Episcopado y doble lenguaje
Germán Mazuelo-Leytón
San Pío X denunció la táctica modernista de mezclar lo racionalista con lo católico.
Los secularistas dan por supuesto que su lenguaje, con todo su contenido de planteamientos y orientaciones, conecta mucho mejor con el pueblo que el lenguaje de los tradicionales, que se supone arcaico y superado.[1]
Recientemente en Italia, el famoso obispo Athanasius Schneider ha manifestado que hoy vivimos unos tiempos oscuros, de confusión doctrinal con sus destellos engañosos de relativismo, naturalismo, antropocentrismo, a menudo cubierto bajo la máscara de «diálogo», bajo la máscara de «acompañamiento personal», bajo la máscara de «sorpresas del Espíritu Santo».

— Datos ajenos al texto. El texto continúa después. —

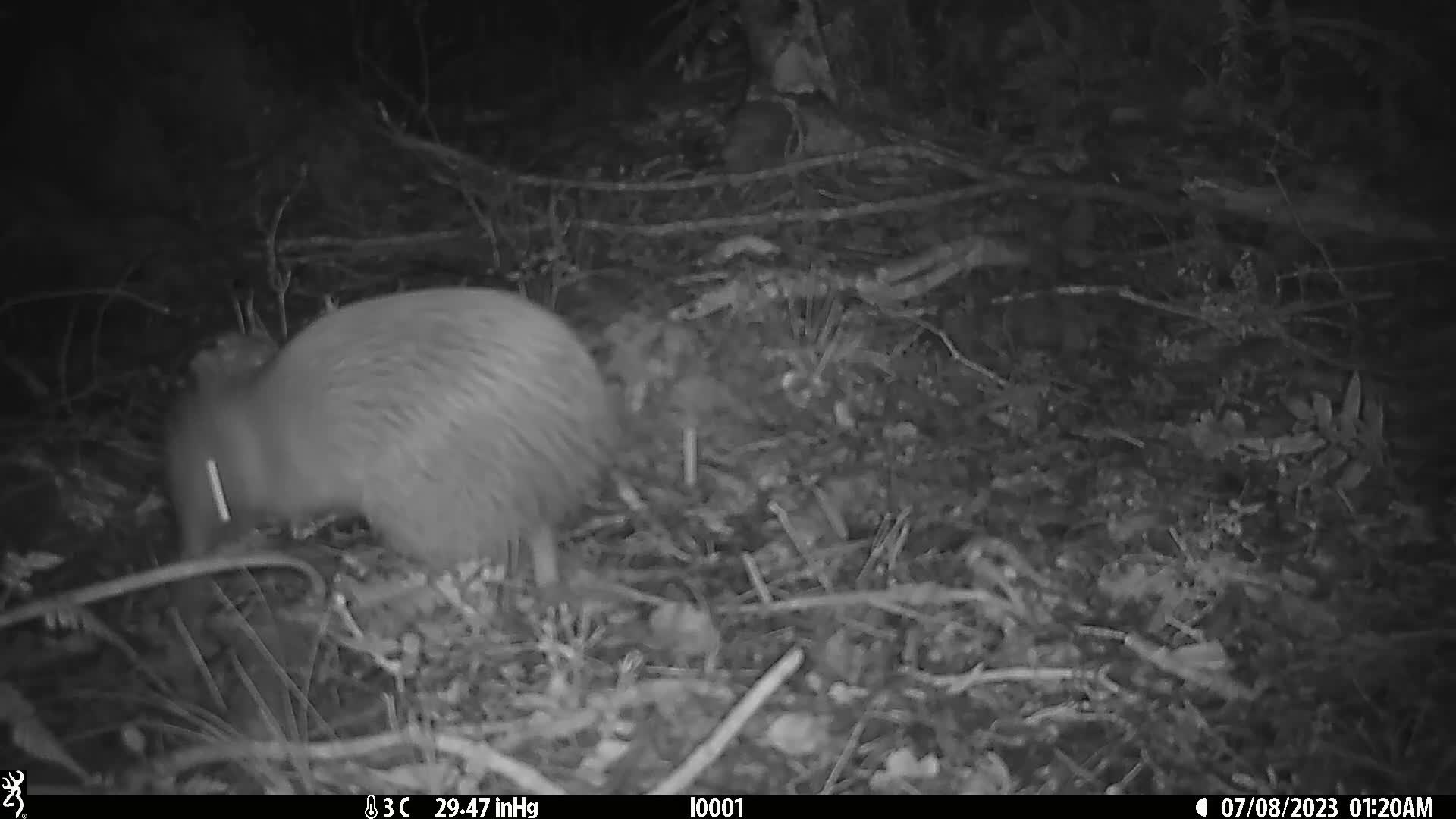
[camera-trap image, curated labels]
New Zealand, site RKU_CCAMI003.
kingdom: Animalia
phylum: Chordata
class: Aves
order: Apterygiformes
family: Apterygidae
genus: Apteryx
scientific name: Apteryx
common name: kiwi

No se podría tener una síntesis más exacta de esa realidad de la Iglesia Católica de hoy en día, y de labios de un obispo. Un obispo que comprende cabalmente su función, su lugar único en la Iglesia como sucesor de los Apóstoles, al contrario de tantos otros miembros del episcopado a quienes parecería no interesarles la fidelidad a su misión que conlleva una especial responsabilidad en la salvación de las almas a ellos confiadas.

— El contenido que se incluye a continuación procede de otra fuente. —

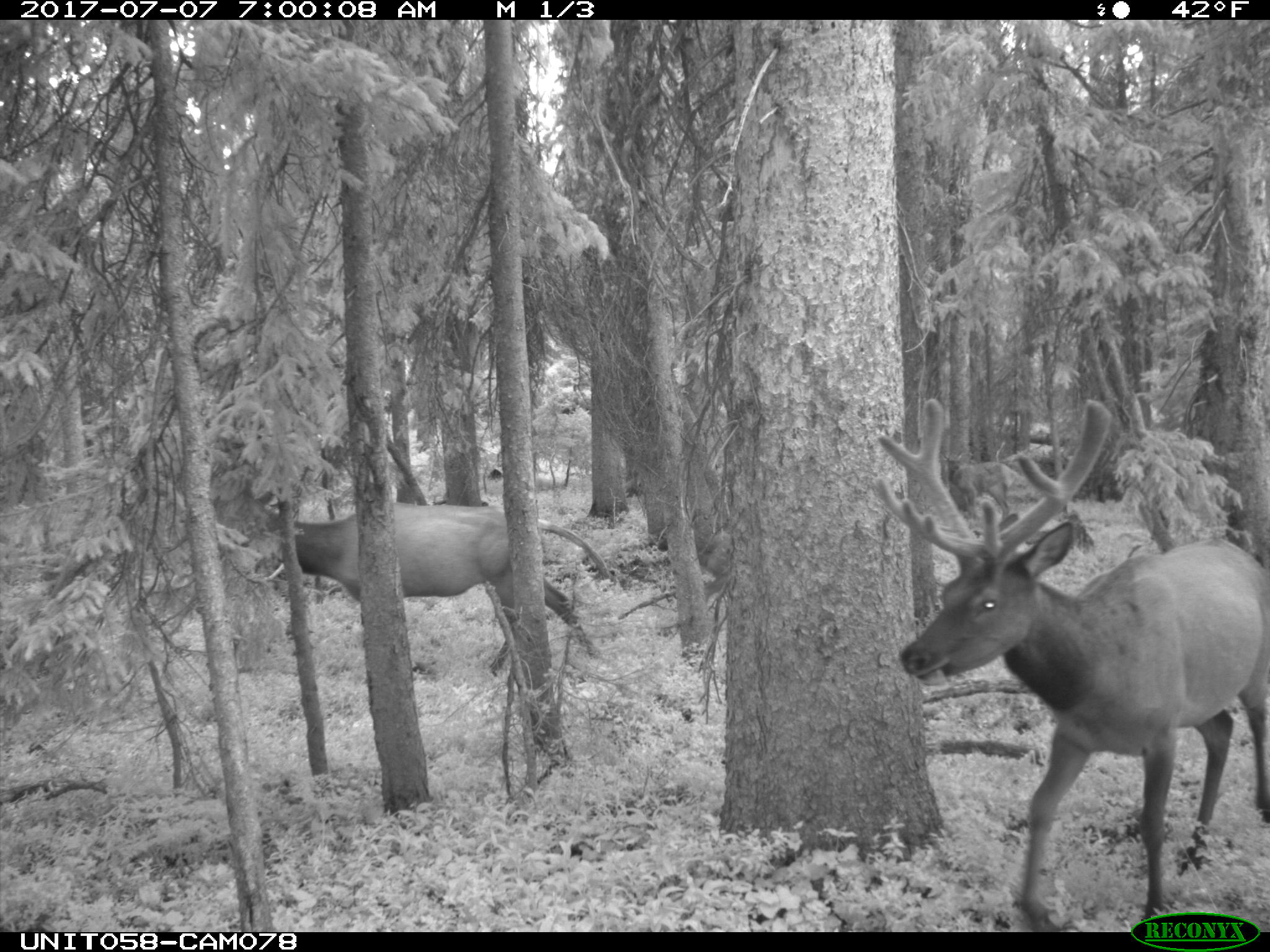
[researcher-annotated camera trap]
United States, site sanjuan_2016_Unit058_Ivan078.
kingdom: Animalia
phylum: Chordata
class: Mammalia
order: Artiodactyla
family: Cervidae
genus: Cervus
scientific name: Cervus elaphus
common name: red deer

Lamentablemente, tantos obispos utilizando un lenguaje ambiguo conducen a su grey al abismo de la condenación.
Los obispos son los sucesores de los Apóstoles de quienes por derecho divino han heredado el triple poder de instruir, de santificar y de gobernar una porción de la grey de Cristo.
La palabra obispo significa etimológicamente guarda, protector, inspector. Los paganos aplicaron este nombre a los dioses que defendían y protegían sus hogares. Entre los atenienses era la palabra técnica para designar a los prefectos de las colonias. En la Iglesia Católica designa a los que han recibido la plenitud del sacerdocio y se les ha confiado el cuidado y gobierno de una provincia de la Iglesia, que recibe el nombre de diócesis.
Los Apóstoles que recibieron el mandato de constituir el reino de Dios en el mundo por conquista, no tuvieron limitaciones territoriales. Pero la función de conquista ordenada a la organización de la sociedad eclesiástica era, por su naturaleza, transeúnte (prerrogativa personal).
Efectivamente, desde el principio, los Apóstoles pusieron a la cabeza de las comunidades fundadas en las diversas regiones de su apostolado personas que los representaran en vida y los sustituyeran después de su muerte.[2]
El concilio de Trento declaró que los obispos, como sucesores de los Doce, pertenecen de manera excelente (praecipue) a la jerarquía, y que no dicen en vano en la ordenación: «Accipe Spiritum Sanctum»: «Recibe el Espíritu Santo».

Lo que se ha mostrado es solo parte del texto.